The paper's committal aleatoric uncertainty (U_C) measures Bernoulli variance of the top prediction. When U_C is high, the model is unsure about its own top choice. This is conceptually similar to Feature Rivalry: negatively correlated feature pairs also signal that the model is torn between competing hypotheses.
One hypothesis: the features identified by Feature Rivalry as "uncertainty signals" might be the mechanistic basis of the committal uncertainty measured in this paper. If we could trace the gradient of U_C back through the network, we might find that it flows through the same rivalry features.
The paper's epistemic uncertainty (U_E) is estimated via gradient norms. High U_E means the model has not seen similar patterns in training. This is related to the idea of using SAEs for out-of-distribution detection: if an input activates unusual SAE features (or fails to activate familiar ones), the model is likely outside its training distribution.
SAEBench's Core metrics include loss recovered, which indirectly measures how well the SAE represents the input. Low loss recovered on unfamiliar inputs might correlate with high U_E. We could test this by computing both metrics on the same dataset.
The paper finds that standard LMs (Llama) and reasoning models (R1, Qwen3) have qualitatively different uncertainty profiles. For LMs, correct traces are more linear (higher R²). For RMs, incorrect traces are more linear.
This has implications for our SAE work: if we train SAEs on a reasoning model like Qwen 3.5 35B-A3B, the uncertainty features we discover may differ from those in a standard LM. The "smooth convergence on wrong answers" pattern might manifest as different feature activation patterns in the SAE.
Strong method, complementary to our SAE approach. The uncertainty trace profile achieves impressive predictive performance with a simple feature engineering pipeline.
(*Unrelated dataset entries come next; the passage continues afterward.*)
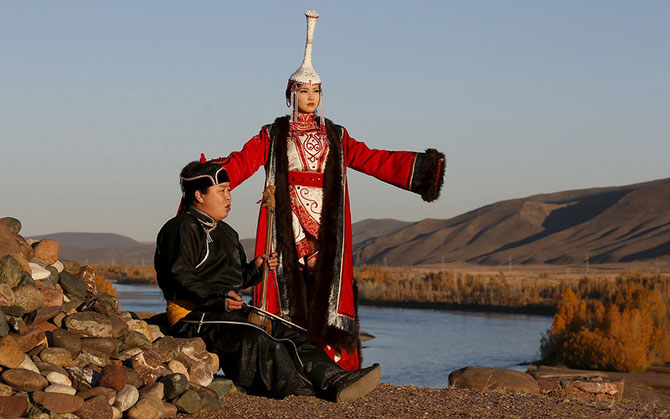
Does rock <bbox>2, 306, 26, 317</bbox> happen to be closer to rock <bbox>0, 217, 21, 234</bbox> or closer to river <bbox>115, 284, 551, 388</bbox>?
rock <bbox>0, 217, 21, 234</bbox>

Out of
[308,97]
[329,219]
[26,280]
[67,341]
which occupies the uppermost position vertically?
[308,97]

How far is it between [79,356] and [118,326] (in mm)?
376

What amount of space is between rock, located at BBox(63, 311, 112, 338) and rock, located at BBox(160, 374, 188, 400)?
0.55 m

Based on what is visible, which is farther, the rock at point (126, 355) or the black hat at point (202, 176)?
the black hat at point (202, 176)

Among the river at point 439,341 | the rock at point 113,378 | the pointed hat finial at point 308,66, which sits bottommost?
the river at point 439,341

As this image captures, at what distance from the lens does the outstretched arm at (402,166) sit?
7.61 meters

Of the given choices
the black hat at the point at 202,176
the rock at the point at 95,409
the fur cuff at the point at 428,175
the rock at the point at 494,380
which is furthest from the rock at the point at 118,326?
the rock at the point at 494,380

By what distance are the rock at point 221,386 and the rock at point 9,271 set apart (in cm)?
145

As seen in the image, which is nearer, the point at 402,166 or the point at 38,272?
the point at 38,272

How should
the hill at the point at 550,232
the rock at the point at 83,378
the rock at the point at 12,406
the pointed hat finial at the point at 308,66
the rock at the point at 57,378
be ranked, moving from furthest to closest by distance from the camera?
the hill at the point at 550,232
the pointed hat finial at the point at 308,66
the rock at the point at 83,378
the rock at the point at 57,378
the rock at the point at 12,406

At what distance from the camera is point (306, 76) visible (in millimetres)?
7570

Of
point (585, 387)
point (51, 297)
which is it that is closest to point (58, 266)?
point (51, 297)

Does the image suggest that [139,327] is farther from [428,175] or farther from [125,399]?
[428,175]

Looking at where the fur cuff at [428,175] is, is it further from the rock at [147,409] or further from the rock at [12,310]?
the rock at [12,310]
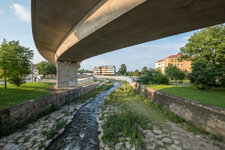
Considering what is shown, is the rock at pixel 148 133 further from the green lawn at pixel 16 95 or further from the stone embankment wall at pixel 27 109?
the green lawn at pixel 16 95

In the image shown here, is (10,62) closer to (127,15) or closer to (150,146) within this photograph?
(127,15)

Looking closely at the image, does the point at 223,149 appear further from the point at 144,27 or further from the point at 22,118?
the point at 22,118

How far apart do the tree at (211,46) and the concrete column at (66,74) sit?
19.2 m

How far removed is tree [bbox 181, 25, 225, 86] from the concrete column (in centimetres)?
1925

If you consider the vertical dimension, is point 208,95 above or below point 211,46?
below

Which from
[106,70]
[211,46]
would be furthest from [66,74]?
[106,70]

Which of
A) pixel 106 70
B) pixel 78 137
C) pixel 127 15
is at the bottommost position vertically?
pixel 78 137

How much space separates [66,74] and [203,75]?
62.0ft

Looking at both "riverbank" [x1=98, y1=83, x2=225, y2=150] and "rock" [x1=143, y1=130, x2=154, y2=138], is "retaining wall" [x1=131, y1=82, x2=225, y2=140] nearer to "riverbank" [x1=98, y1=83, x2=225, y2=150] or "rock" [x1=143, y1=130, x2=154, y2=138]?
"riverbank" [x1=98, y1=83, x2=225, y2=150]

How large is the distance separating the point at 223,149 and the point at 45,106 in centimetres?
1206

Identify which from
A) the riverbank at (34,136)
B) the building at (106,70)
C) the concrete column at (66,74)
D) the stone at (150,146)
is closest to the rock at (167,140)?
the stone at (150,146)

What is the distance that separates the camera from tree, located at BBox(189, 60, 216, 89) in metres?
8.57

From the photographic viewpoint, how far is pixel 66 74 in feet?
49.8

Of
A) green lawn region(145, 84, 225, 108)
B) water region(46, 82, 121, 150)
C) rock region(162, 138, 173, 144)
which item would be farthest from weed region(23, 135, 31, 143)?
green lawn region(145, 84, 225, 108)
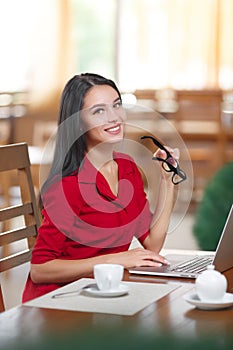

The finding that trace-level uncertainty is more predictive than answer-level uncertainty validates the idea that the process of reasoning contains more signal than the final output.
For our work, the most actionable insight is that temporal dynamics matter. Our current Feature Rivalry analysis is per-token; adding a temporal dimension (how do rivalry patterns evolve over a trace) could significantly improve predictive power. The early-detection result (AUROC 0.8 at 300 tokens) also suggests that uncertainty signals are strong enough to be useful for real-time intervention.